--- Tarefas solicitadas ---
- A) Responda às perguntas abaixo com base no texto sobre o primeiro disco de vinil:
(i) Que idade o narrador tinha ao iniciar a coleção?
(ii) Quais outros dois discos já possuía quando finalmente comprou o aparelho de som?
(iii) Em que volume o disco foi colocado para tocar?
- B) Retome o texto sobre o primeiro disco de vinil a partir do ponto em que ele termina.

--- Texto para leitura ---
════

O
primeiro disco de vinil com meu pai
“Eu não sei viver sem
som. Não ligo para ver TV, minha companhia é a música, mais até do que a
literatura. É algo que me comove, estimula e sensibiliza”.
Fernanda Montenegro
Antes mesmo de ouvir o primeiro disco de vinil que comprei em minha vida, o “Led Zeppelin – IV”, já havia lido tudo sobre ele. A música é para mim, além de entretenimento, diversão e inspiração: reflexão. Tinha eu quinze para dezesseis anos (sim, comecei minha amada coleção muito tarde). Cheguei em casa com o disco e o guardei num espaço com um vão livre onde caberiam outros cem. Não tinha, veja só, ainda aparelho de som (sim, comprei discos antes de comprar o aparelho para tocá-los); e quando finalmente o comprei, tinha já outros dois: “Killer of Giants” do Ozzy Osbourne e o “primeiro” da Legião Urbana. Ouvir pela primeira vez o disco do Led Zeppelin inteiro em casa foi então um ritual.
Chamei meu pai, interrompi a novela e
pedi atenção. Ele a principio não queria ouvir, preferia assistir a novela das
seis, a única que ele acompanhava já que tinha que estar no bar no horário das
outras, mas insisti e ele cedeu. (eu era caçula, afinal).
Coloquei pra tocar no volume seis e
olhei para ele já explicando que “Black Dog”, a primeira música era um verdadeiro
pilar do Heavy Metal e ele fez uma careta. Ele... Logo ele, que gostava de
cururu. Não voltei a olhar para ele no restante da música... Torci para que ela
terminasse logo. Na segunda, “Rock and Roll”, comentei que o nome já dizia tudo. A expressão dele
estava séria. Comecei a imaginar que por trás do esforço pra me agradar estava uma
esperança de que aquilo passasse logo.

════

--- Dados registrados ---
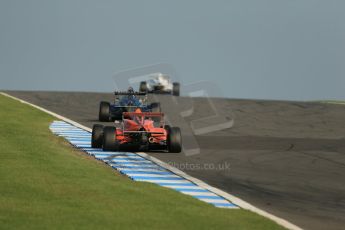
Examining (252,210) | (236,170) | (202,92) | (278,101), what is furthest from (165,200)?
(278,101)

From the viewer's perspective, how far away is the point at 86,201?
11.8m

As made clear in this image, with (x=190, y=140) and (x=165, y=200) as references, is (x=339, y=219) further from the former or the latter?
(x=190, y=140)

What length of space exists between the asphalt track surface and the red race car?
340 mm

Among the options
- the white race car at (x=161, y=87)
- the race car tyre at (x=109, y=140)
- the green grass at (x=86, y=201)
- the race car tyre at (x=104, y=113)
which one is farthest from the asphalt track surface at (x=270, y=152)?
the white race car at (x=161, y=87)

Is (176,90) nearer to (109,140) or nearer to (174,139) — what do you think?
(174,139)

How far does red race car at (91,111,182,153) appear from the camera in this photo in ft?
65.3

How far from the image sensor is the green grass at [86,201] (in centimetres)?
1043

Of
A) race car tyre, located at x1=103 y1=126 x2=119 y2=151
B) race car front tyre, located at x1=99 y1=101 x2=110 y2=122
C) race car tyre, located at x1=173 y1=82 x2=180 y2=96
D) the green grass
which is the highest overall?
race car tyre, located at x1=173 y1=82 x2=180 y2=96

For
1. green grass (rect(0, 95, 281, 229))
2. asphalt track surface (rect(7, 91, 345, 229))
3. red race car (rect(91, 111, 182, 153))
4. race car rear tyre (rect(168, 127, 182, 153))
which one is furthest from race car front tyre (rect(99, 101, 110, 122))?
green grass (rect(0, 95, 281, 229))

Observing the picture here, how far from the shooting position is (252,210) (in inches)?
486

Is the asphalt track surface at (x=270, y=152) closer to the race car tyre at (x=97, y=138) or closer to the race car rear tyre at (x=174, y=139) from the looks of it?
the race car rear tyre at (x=174, y=139)

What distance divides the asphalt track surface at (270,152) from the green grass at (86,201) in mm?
1419

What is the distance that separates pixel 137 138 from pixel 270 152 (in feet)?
12.6

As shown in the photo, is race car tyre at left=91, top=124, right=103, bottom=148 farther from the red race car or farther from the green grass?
the green grass
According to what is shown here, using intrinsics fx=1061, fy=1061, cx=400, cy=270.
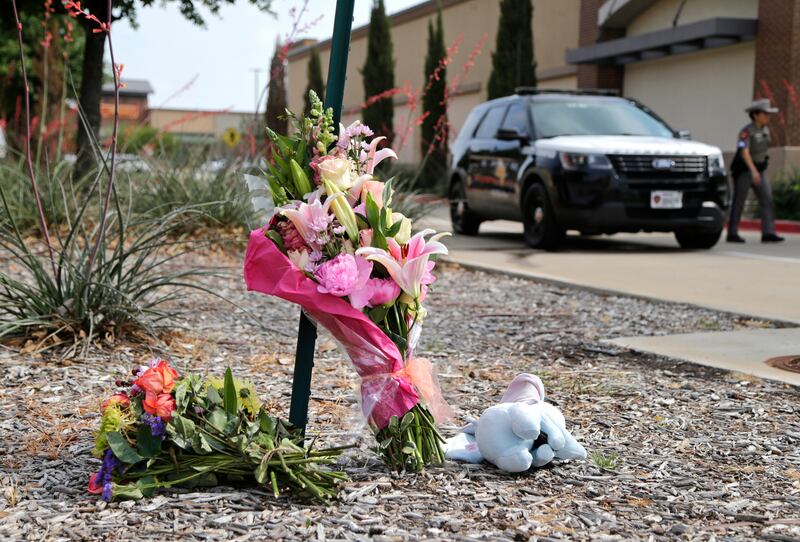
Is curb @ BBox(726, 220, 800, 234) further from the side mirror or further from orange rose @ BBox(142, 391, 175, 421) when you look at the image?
orange rose @ BBox(142, 391, 175, 421)

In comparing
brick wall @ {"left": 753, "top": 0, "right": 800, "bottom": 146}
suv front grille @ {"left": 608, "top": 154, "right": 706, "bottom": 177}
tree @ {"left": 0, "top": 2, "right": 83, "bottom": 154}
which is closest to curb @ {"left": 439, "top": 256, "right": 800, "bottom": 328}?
suv front grille @ {"left": 608, "top": 154, "right": 706, "bottom": 177}

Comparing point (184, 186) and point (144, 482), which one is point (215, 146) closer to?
point (184, 186)

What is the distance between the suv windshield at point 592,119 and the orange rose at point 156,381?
9142 mm

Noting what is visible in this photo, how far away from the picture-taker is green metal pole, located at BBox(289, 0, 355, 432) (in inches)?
117

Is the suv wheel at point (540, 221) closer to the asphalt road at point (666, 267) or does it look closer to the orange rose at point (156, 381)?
the asphalt road at point (666, 267)

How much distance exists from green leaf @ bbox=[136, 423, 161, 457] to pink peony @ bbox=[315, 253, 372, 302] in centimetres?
62

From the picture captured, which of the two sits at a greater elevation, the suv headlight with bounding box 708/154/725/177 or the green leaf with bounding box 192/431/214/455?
the suv headlight with bounding box 708/154/725/177

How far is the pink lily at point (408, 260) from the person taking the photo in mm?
2949

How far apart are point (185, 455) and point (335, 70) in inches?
46.0

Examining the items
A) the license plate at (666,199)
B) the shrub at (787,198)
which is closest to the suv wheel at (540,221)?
the license plate at (666,199)

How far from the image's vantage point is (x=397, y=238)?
3049 mm

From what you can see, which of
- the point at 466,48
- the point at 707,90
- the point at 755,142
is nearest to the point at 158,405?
the point at 755,142

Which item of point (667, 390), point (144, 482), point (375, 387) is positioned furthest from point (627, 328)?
point (144, 482)

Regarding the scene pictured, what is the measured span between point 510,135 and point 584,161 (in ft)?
3.92
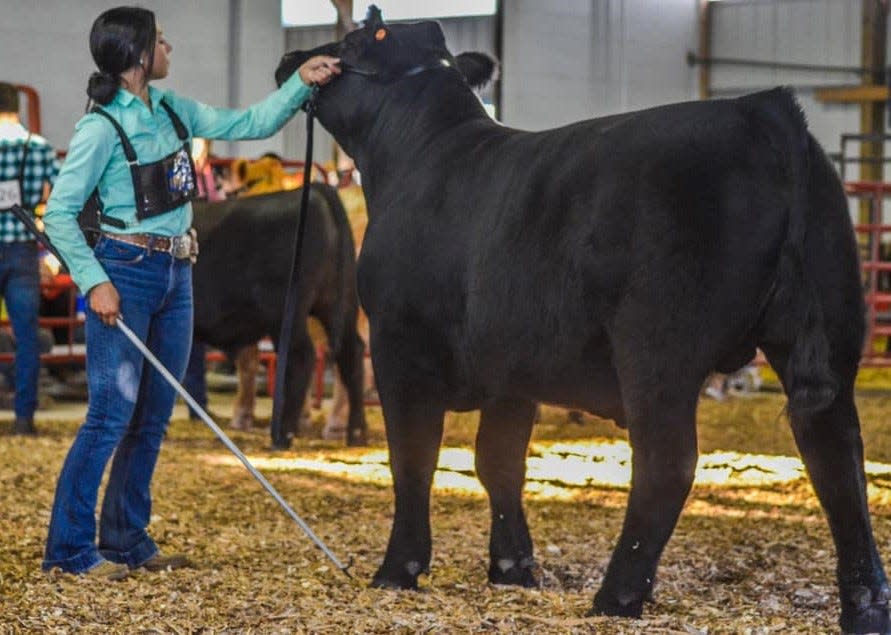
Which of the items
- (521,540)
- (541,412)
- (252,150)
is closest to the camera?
(521,540)

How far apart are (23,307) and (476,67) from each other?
4509mm

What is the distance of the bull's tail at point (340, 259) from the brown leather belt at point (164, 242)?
3.92 m

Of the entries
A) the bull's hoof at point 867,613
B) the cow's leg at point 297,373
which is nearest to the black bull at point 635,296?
the bull's hoof at point 867,613

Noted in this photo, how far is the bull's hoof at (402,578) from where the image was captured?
4047 mm

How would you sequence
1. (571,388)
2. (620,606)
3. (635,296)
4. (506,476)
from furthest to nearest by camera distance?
(506,476)
(571,388)
(620,606)
(635,296)

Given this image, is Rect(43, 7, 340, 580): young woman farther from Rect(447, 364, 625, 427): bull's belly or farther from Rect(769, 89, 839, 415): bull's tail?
Rect(769, 89, 839, 415): bull's tail

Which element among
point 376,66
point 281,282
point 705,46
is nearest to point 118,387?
point 376,66

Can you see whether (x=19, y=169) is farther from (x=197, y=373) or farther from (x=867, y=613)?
(x=867, y=613)

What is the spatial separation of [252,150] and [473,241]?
14521mm

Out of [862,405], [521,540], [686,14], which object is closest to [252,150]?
[686,14]

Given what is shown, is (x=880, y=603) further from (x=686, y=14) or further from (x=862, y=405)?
(x=686, y=14)

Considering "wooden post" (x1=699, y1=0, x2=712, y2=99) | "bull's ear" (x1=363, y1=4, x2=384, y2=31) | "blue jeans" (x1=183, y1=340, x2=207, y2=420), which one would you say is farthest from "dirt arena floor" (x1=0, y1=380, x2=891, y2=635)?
"wooden post" (x1=699, y1=0, x2=712, y2=99)

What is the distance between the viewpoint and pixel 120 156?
4230 mm

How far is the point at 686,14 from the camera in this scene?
67.8ft
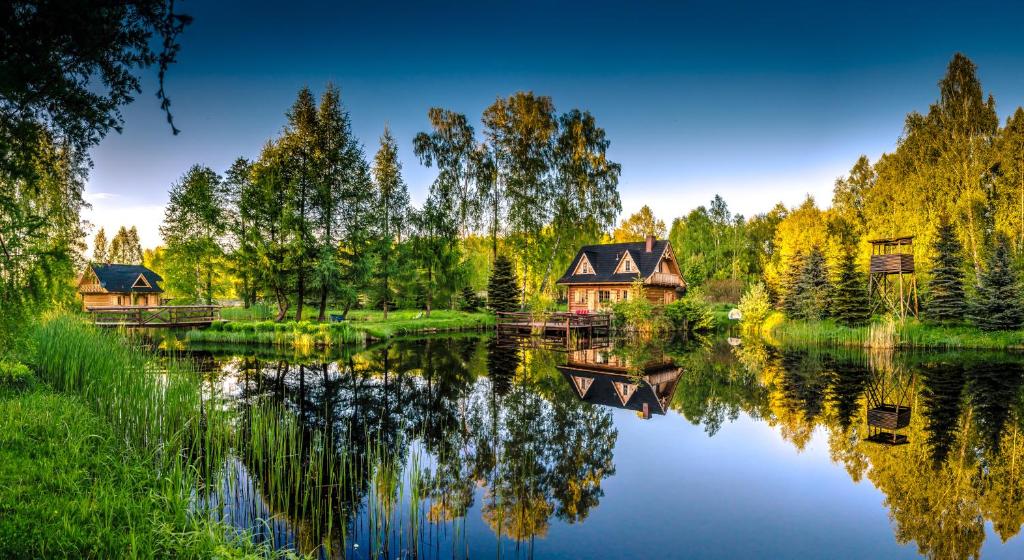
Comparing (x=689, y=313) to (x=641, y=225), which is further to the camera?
(x=641, y=225)

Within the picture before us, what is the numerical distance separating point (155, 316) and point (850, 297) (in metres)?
40.6

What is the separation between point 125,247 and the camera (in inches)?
2970

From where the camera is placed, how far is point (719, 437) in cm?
972

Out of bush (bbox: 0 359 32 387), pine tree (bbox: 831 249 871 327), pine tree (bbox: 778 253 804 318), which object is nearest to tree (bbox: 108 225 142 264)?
bush (bbox: 0 359 32 387)

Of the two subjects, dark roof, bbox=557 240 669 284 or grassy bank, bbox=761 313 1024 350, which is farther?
dark roof, bbox=557 240 669 284

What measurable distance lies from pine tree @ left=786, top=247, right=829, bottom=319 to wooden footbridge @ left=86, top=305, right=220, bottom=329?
35.6 metres

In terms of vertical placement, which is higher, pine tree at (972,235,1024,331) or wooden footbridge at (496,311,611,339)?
pine tree at (972,235,1024,331)

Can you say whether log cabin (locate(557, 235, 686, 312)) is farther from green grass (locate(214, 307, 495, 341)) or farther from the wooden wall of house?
the wooden wall of house

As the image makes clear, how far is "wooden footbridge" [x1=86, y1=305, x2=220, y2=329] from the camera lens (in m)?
29.3

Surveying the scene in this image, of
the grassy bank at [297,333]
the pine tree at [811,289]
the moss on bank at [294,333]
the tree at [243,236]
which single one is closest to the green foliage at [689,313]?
the pine tree at [811,289]

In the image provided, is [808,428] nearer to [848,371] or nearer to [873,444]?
[873,444]

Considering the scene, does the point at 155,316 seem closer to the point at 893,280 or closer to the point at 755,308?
the point at 755,308

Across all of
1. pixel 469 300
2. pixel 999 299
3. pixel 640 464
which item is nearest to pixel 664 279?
pixel 469 300

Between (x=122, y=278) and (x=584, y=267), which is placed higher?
(x=584, y=267)
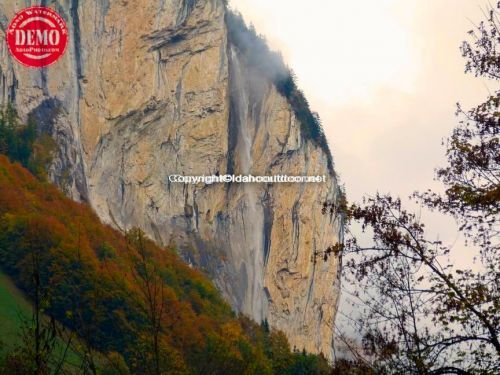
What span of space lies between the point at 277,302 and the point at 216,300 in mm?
22136

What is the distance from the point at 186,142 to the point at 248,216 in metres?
12.2

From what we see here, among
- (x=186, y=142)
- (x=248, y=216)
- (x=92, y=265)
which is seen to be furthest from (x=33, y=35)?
(x=92, y=265)

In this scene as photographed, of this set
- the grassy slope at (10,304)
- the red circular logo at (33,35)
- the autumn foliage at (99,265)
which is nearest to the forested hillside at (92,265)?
the autumn foliage at (99,265)

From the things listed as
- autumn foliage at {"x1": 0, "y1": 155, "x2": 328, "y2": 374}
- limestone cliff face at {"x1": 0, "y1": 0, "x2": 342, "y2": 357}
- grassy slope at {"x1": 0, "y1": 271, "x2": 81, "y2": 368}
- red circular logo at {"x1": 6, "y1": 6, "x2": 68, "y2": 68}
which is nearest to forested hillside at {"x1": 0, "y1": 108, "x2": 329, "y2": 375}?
autumn foliage at {"x1": 0, "y1": 155, "x2": 328, "y2": 374}

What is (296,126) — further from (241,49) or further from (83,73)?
(83,73)

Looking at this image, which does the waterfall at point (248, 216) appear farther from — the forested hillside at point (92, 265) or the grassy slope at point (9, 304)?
the grassy slope at point (9, 304)

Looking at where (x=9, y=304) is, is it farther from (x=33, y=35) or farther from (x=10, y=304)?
(x=33, y=35)

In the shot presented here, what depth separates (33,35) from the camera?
85375 mm

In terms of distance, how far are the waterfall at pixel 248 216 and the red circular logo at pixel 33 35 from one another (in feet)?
78.0

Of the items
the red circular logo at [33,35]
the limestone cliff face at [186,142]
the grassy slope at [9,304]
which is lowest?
the grassy slope at [9,304]

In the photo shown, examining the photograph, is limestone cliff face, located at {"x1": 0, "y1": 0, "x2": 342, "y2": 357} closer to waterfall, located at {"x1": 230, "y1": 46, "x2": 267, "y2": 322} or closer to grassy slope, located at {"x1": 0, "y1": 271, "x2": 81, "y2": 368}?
waterfall, located at {"x1": 230, "y1": 46, "x2": 267, "y2": 322}

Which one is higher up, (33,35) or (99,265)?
(33,35)

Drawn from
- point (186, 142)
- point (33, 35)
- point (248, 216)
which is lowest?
point (248, 216)

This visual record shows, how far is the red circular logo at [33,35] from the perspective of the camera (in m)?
80.1
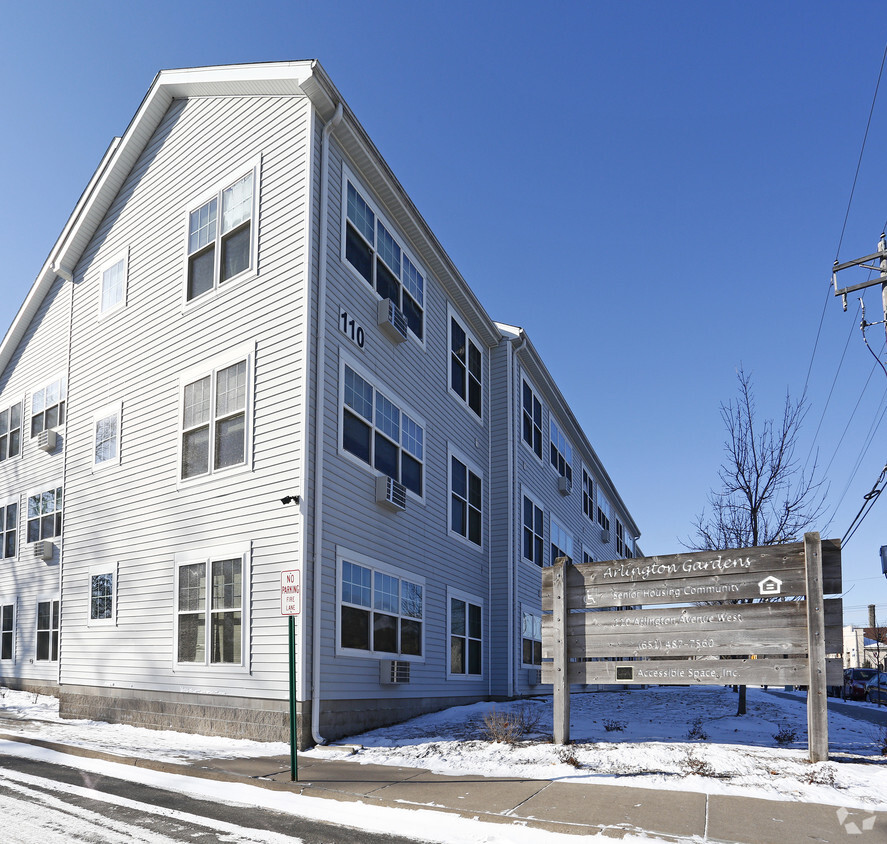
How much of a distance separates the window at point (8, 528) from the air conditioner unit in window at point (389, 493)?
13596 millimetres

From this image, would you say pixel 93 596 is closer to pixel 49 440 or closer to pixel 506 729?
pixel 49 440

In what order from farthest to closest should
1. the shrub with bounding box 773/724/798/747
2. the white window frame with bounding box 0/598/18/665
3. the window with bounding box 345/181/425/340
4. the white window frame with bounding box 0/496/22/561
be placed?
the white window frame with bounding box 0/496/22/561, the white window frame with bounding box 0/598/18/665, the window with bounding box 345/181/425/340, the shrub with bounding box 773/724/798/747

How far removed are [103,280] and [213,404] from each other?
5.95 meters

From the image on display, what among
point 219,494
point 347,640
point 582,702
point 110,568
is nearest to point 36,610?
point 110,568

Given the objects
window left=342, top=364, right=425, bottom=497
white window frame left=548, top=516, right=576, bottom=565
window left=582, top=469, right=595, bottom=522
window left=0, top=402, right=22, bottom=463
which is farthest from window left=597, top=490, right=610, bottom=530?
window left=0, top=402, right=22, bottom=463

════

--- Conjunto de respostas ---
- A)
(i) Tinha quinze para dezesseis anos.
(ii) "Killer of Giants", do Ozzy Osbourne, e o "primeiro" da Legião Urbana.
(iii) No volume seis.

- B)
Minha alegria e salvação foi o toquinho
inusitado da terceira canção que eu nunca tinha ouvido: “The Battle of
Evermore”. Ele abriu um sorriso e disse “bonita essa música...”. Sim, essa
canção possui um lirismo universal. Qualquer ser humano em seu juízo perfeito
pode até ao ouvi-la, sentir certa estranheza, mas dificilmente a considere
feia.
Fazer meu pai gostar do que gosto e
compreender para se tornar, antes de tudo, um cúmplice dentro de casa era um
dos meus objetivos e a próxima música que fecha o lado A desse disco era para
mim a certeza de que eu conseguiria esse intento. Mas “The Batle of Evermore”
estava tocando ainda quando “seu” José Florentino comentou: “parece viola isso
aí...”.
Respondi
com sinceridade que não sabia. Estava afinal de contas ouvindo pela primeira
vez também e ele saiu-se com essa, “engraçado, compra esse negócio aí às
escuras e justo a música que não tinha ouvido ainda, é a mais bonita...”. Essa
canção prepara os ouvidos para um indiscutível clássico do Led: “Stairway to
Heaven”, que mistura vozes e sons diferentes de guitarra. A consagração dessa
experiência que se tornou inesquecível veio com a canção, que se inicia lenta
fazendo uma analogia com a vida que também engatinha para depois aumentar a
velocidade. A caminhada para o céu é feita de erros, muito mais que acertos e
isso que faz com que a gente não se desligue de uma intensa procura pelo nosso
melhor. A música já escolhida na Inglaterra como a mais linda de todas numa
dessas votações na internet fez meu pai abrir um grande sorriso. “Esses homens
tocam mesmo!”, disse ele se rendendo de vez.
Troquei de lado o LP.
Sentei-me ao lado do meu pai no sofá
para ouvir o lado B. “Misty Mountain Hop” com sua batida de bateria
inconfundível. “Four Sticks” com seus riffs de guitarra que passariam a ser
copiados pelas bandas grunge dos anos noventa. Ouvimos calados, com meu pai com
a testa franzida de quem prestava realmente atenção.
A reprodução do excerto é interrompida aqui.